Giles got things underway with three selections from the first of the Years of Pilgrimage, S.160, a volume devoted to Switzerland. These were Nos. 2-4, “Au lac de Wallenstadt,” “Pastorale,” and the well-known “Au bord d’une Source,” a fairly frequent encore piece. These began softly and gently and probably surprised listeners who expected virtuosic bombast from this composer. Giles follow-on group, devoted to the wonderful but rarely-heard Ballade No. 2, S.171 (composed in memory of Chopin and presumably based on his better-known models) was remarkable for its variety and the inventive musical and harmonic territory it covered – and Giles gave an exceptional performance, too, earning the enthusiastic response he engendered.

Nagai brought the first half to a close with two intensely familiar selections – Liszt’s transcription of Schubert’s Lied “Gretchen am Spinnrade” (D.118 in the Schubert listing, S.558, No. 8, in Searle), and then the “Mephisto Waltz No. 1,” or “Der Tanz in der Dorfschenke,” S.514, to provide its proper title. These readings were more in keeping with what many of us perceive to be “classic Liszt,” which is to say they were dramatic, brisk, and brilliant to the point of virtuosic. The first section of the Waltz may have been a shade too fast, for the playing seemed a bit uneven here and there, but the artist recovered and was warmly applauded for his efforts.

Rubin selected one of Liszt’s best-known operatic transcriptions, the one devoted to Verdi’s Rigoletto. It’s called a “Paraphrase de concert,” it bears the catalog number of S.434, and it is a rarity in Liszt in that it’s basically a pianistic elaboration of a single, relatively brief snippet from the opera, the beloved quartet  “Bella figlia dell’amore,” albeit one that would make even leather-lunged opera singers gasp for breath.
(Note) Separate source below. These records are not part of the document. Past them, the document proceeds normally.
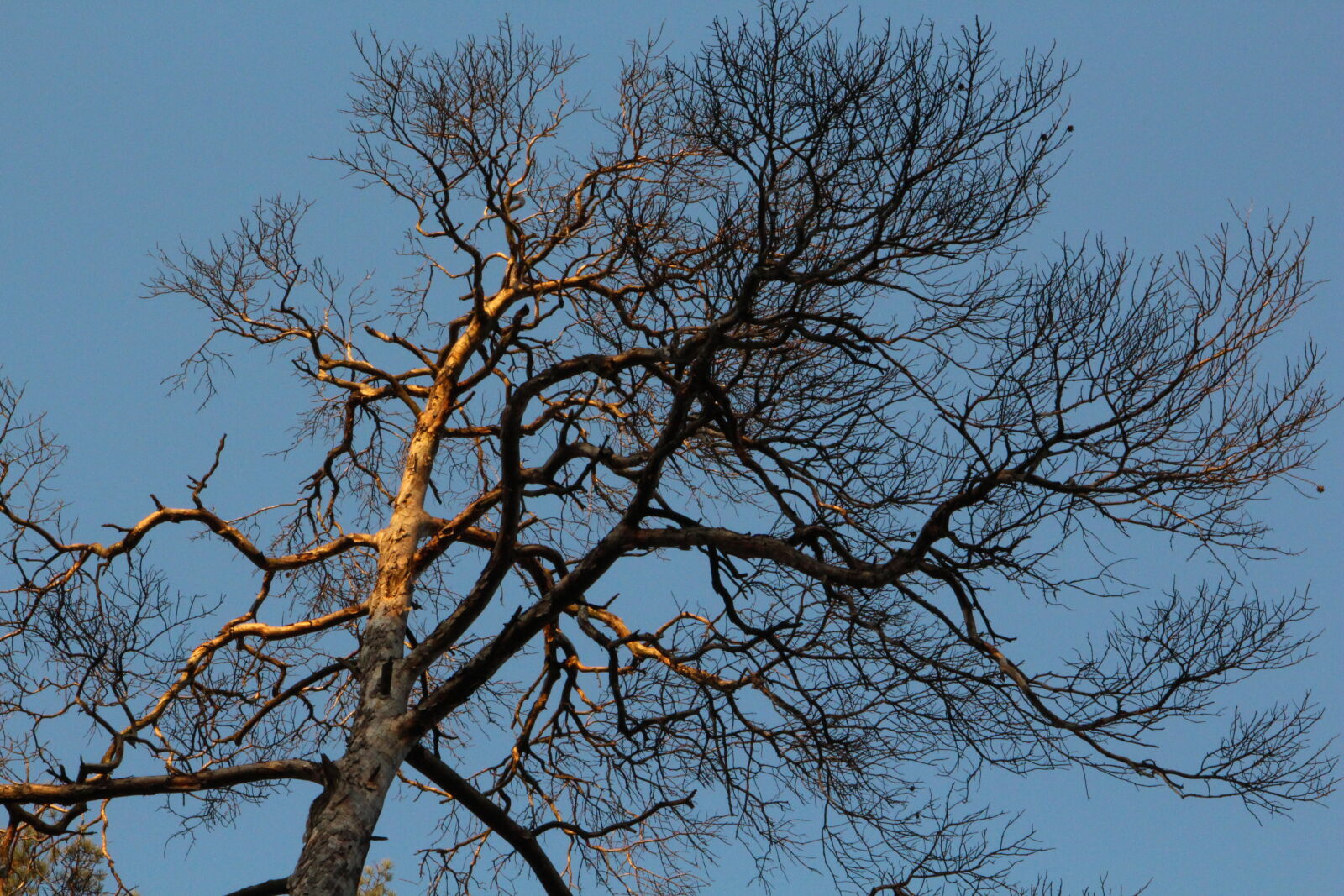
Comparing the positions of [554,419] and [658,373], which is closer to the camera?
[658,373]

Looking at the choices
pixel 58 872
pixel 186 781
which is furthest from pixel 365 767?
pixel 58 872

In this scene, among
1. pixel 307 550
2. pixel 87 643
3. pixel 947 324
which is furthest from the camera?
pixel 307 550

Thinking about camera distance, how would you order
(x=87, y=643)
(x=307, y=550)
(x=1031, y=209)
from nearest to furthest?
(x=1031, y=209) < (x=87, y=643) < (x=307, y=550)

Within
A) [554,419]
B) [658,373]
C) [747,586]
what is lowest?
[747,586]

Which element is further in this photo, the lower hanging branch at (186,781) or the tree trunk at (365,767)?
the lower hanging branch at (186,781)

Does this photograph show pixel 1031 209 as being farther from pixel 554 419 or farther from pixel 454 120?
pixel 454 120

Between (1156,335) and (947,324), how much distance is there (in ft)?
4.00

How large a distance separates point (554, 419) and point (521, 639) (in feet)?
8.44

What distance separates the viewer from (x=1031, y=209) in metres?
6.24

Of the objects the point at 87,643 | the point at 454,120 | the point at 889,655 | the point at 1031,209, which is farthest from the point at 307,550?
the point at 1031,209

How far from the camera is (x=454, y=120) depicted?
8.80m

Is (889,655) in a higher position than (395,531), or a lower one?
lower

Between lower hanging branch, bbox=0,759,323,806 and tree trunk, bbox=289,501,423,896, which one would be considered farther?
lower hanging branch, bbox=0,759,323,806

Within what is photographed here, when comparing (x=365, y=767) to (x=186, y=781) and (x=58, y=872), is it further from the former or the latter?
(x=58, y=872)
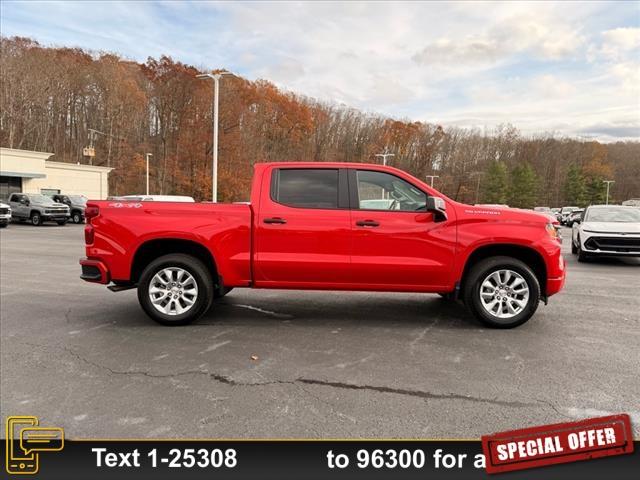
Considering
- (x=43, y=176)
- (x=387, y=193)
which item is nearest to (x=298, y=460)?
(x=387, y=193)

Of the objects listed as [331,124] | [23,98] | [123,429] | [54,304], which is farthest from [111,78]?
[123,429]

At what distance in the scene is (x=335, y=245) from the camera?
5.39 m

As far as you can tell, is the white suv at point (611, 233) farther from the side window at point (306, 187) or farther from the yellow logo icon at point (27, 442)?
the yellow logo icon at point (27, 442)

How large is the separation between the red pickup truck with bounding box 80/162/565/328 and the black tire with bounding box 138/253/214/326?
12mm

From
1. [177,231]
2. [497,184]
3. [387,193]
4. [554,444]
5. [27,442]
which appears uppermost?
[497,184]

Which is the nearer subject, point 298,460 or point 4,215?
point 298,460

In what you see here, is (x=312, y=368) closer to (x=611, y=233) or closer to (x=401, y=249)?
(x=401, y=249)

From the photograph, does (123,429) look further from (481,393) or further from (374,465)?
(481,393)

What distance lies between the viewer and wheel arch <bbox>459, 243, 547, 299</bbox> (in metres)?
5.51

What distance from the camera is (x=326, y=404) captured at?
347 centimetres

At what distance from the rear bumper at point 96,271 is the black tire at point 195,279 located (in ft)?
1.40

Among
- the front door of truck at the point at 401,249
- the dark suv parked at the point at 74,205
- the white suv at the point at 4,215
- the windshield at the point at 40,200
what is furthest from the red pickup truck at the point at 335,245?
the dark suv parked at the point at 74,205

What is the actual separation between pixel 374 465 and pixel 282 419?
0.80 meters

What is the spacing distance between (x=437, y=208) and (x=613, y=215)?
10.9 metres
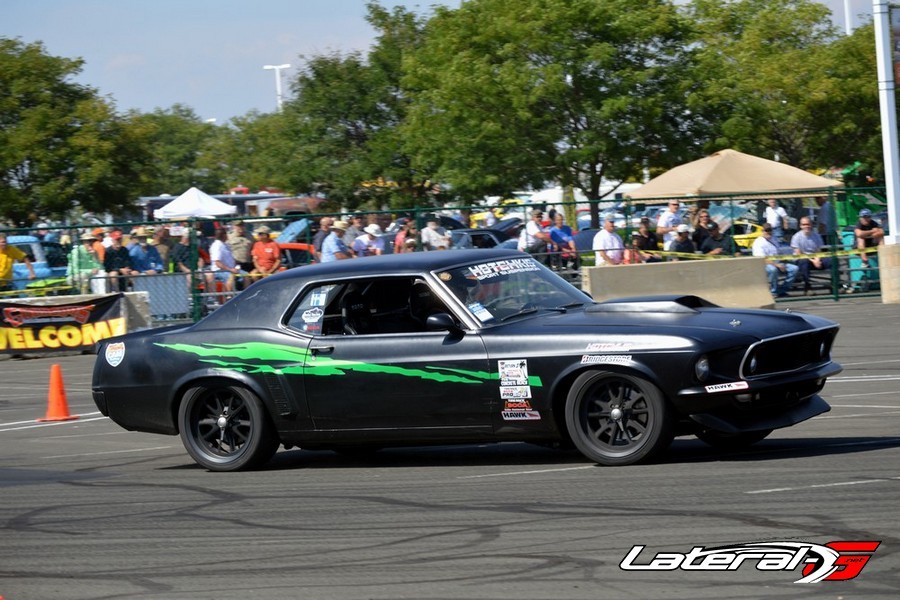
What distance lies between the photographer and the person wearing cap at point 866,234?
23.9 m

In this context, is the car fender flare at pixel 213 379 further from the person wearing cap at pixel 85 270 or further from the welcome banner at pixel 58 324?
the person wearing cap at pixel 85 270

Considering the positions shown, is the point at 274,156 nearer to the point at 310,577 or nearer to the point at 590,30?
the point at 590,30

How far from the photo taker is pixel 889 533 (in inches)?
237

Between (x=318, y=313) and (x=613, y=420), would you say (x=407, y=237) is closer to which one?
(x=318, y=313)

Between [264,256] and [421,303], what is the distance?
1367 cm

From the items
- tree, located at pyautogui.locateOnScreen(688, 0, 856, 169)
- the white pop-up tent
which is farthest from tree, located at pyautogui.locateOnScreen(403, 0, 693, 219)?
the white pop-up tent

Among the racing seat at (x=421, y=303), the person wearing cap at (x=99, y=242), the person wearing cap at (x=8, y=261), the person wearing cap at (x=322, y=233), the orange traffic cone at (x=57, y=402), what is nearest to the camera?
the racing seat at (x=421, y=303)

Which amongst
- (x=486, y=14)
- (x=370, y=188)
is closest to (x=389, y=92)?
(x=370, y=188)

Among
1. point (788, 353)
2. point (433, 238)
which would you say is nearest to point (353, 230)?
point (433, 238)

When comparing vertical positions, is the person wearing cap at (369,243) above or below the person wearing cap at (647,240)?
above

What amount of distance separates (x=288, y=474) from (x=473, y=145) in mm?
26305

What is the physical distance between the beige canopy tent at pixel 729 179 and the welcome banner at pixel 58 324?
36.4 feet

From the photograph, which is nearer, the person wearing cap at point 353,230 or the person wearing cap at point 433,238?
the person wearing cap at point 433,238

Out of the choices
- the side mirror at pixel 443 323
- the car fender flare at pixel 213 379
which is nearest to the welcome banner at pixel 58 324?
the car fender flare at pixel 213 379
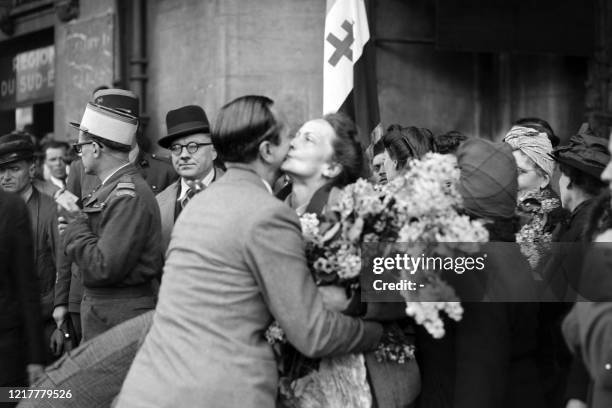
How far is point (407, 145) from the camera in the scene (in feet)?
19.7

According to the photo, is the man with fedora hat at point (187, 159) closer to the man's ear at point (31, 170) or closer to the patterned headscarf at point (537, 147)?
the man's ear at point (31, 170)

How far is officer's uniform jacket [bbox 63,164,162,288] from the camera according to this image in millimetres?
5406

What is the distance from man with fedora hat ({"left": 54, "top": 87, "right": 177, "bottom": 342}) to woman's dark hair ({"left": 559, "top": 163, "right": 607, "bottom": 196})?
100 inches

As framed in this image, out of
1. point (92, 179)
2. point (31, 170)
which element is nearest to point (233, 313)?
point (92, 179)

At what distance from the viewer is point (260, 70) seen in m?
10.1

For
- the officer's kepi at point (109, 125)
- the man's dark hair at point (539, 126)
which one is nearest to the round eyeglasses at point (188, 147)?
the officer's kepi at point (109, 125)

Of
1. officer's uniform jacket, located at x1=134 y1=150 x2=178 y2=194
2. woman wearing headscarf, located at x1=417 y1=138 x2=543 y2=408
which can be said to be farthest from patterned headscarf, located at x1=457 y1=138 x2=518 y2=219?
officer's uniform jacket, located at x1=134 y1=150 x2=178 y2=194

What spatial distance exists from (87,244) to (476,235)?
7.44 feet

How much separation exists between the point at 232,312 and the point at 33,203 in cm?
409

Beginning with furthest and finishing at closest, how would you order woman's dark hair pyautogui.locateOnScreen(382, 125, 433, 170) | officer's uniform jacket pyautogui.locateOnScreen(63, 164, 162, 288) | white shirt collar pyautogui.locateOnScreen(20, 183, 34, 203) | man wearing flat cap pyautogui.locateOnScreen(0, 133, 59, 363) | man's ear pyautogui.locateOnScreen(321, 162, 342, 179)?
white shirt collar pyautogui.locateOnScreen(20, 183, 34, 203), man wearing flat cap pyautogui.locateOnScreen(0, 133, 59, 363), woman's dark hair pyautogui.locateOnScreen(382, 125, 433, 170), officer's uniform jacket pyautogui.locateOnScreen(63, 164, 162, 288), man's ear pyautogui.locateOnScreen(321, 162, 342, 179)

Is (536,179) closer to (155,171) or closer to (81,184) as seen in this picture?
(155,171)

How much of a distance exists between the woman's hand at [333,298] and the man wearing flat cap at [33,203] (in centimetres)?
377

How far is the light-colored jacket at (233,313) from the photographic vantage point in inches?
151

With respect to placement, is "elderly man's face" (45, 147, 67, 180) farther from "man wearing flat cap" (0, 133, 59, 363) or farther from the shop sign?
"man wearing flat cap" (0, 133, 59, 363)
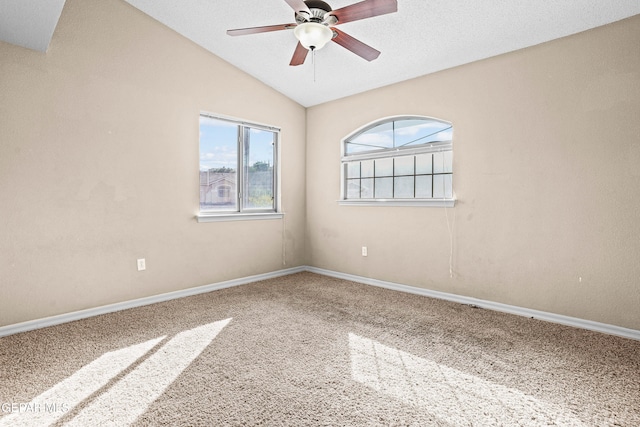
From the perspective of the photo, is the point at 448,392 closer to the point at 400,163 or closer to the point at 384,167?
the point at 400,163

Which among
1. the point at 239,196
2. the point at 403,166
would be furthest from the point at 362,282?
the point at 239,196

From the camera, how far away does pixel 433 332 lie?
2.73 meters

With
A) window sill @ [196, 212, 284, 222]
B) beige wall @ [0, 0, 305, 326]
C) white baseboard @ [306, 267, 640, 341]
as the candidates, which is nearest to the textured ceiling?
beige wall @ [0, 0, 305, 326]

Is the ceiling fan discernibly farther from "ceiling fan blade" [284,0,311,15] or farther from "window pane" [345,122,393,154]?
"window pane" [345,122,393,154]

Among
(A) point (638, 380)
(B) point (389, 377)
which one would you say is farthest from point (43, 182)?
(A) point (638, 380)

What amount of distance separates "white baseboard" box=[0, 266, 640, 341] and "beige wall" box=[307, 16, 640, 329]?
0.06m

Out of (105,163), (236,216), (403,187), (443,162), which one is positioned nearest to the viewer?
(105,163)

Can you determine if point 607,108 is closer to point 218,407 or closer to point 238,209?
point 218,407

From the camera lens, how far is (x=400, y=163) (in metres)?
4.03

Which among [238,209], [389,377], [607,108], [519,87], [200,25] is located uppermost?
[200,25]

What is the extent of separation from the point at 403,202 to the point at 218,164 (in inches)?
87.7

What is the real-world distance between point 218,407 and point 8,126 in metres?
2.71

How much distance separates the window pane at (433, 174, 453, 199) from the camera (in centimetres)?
361

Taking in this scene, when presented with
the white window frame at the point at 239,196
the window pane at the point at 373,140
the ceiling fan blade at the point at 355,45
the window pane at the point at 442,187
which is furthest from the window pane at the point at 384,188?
the ceiling fan blade at the point at 355,45
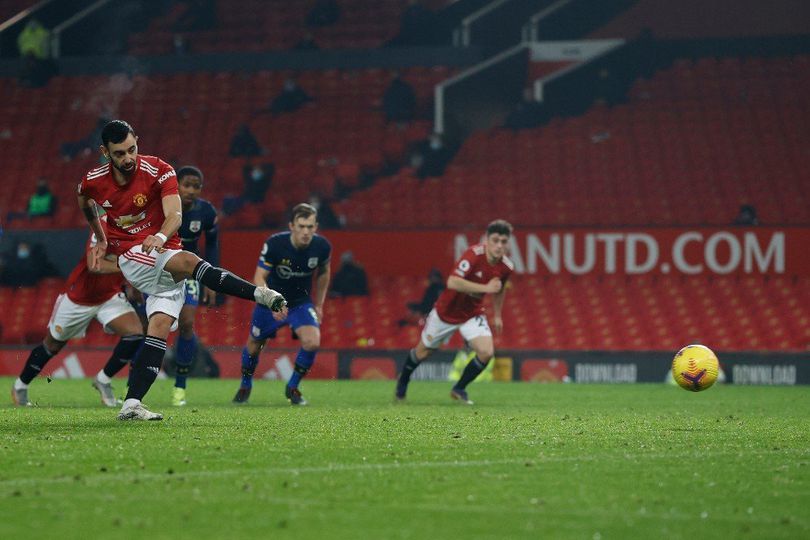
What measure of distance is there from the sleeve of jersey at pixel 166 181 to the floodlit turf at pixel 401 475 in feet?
5.67

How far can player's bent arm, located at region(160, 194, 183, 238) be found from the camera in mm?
9828

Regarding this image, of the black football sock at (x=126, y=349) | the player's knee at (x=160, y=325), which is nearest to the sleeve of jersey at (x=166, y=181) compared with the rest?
the player's knee at (x=160, y=325)

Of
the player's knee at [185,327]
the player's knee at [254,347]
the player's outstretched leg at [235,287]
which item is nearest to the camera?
the player's outstretched leg at [235,287]

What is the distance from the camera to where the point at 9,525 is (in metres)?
5.34

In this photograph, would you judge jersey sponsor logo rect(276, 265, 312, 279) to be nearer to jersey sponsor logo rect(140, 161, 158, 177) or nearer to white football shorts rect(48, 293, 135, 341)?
white football shorts rect(48, 293, 135, 341)

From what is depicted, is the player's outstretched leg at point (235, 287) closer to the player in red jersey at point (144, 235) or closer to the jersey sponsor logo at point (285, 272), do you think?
the player in red jersey at point (144, 235)

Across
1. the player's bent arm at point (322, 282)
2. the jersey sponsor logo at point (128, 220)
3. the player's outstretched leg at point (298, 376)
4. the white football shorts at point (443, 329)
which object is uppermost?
the jersey sponsor logo at point (128, 220)

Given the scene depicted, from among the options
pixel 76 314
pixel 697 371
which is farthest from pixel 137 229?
pixel 697 371

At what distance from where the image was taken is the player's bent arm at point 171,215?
983 cm

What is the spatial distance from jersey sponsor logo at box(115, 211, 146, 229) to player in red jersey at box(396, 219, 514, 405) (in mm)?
5291

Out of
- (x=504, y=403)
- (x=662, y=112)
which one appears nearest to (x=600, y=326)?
(x=662, y=112)

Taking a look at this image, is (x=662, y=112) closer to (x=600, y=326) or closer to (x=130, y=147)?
(x=600, y=326)

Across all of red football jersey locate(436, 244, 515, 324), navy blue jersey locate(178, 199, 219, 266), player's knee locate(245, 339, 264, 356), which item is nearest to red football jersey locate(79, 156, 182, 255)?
navy blue jersey locate(178, 199, 219, 266)

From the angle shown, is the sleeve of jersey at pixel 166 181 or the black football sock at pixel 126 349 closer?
the sleeve of jersey at pixel 166 181
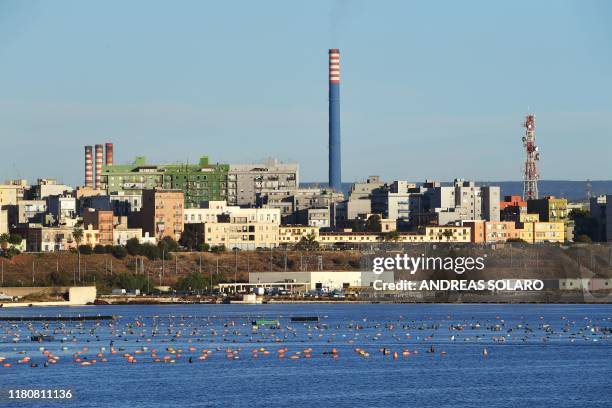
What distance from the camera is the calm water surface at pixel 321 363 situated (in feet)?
295

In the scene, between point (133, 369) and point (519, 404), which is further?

This performance was brilliant, too, and Rubin earned every second of his ovation.

And then Mme. Tsong arrived on stage to play what was certainly the evening’s rarest offering – the “Bénédiction de Dieu dans la Solitude,” the third of a big set of ten works titled Harmonies poétiques et religieuses (Poetic and Religious Harmonies), S.173. This reminded us that Liszt came honestly by his Catholic beliefs (despite his at times shocking personal behavior) – this work may be seen as a lengthy (19-minute) prayer disguised as an intensely personal and consistently meditative piano solo that sometimes seems almost improvisatory. (I can’t imagine memorizing it – Tsong played it from the score.) Certainly it foreshadows some of the extreme flights of pianistic fantasy that make his late works so challenging – and that in turn pointed the way to some of our more radical early 20th-century composers. That this collection was completed by 1852, when Liszt was still relatively young, makes the “Bénédiction” seem all the more remarkable. The performance was revelatory.

The Second Hungarian Rhapsody, S.244/2, was then given in an arrangement for two pianos, eight hands. The place went wild, finally eliciting the obligatory encore that no gang of pianists seems able to escape – Sousa’s “Stars and Stripes…,” with the show-off bits played in varying stages of sitting, standing, and sort of in between contortions, always allowing for someone to operate the pedals. More whoops and cheers. Yippee!

The EMF continues through July 30. For details, see our calendar or the presenter’s website.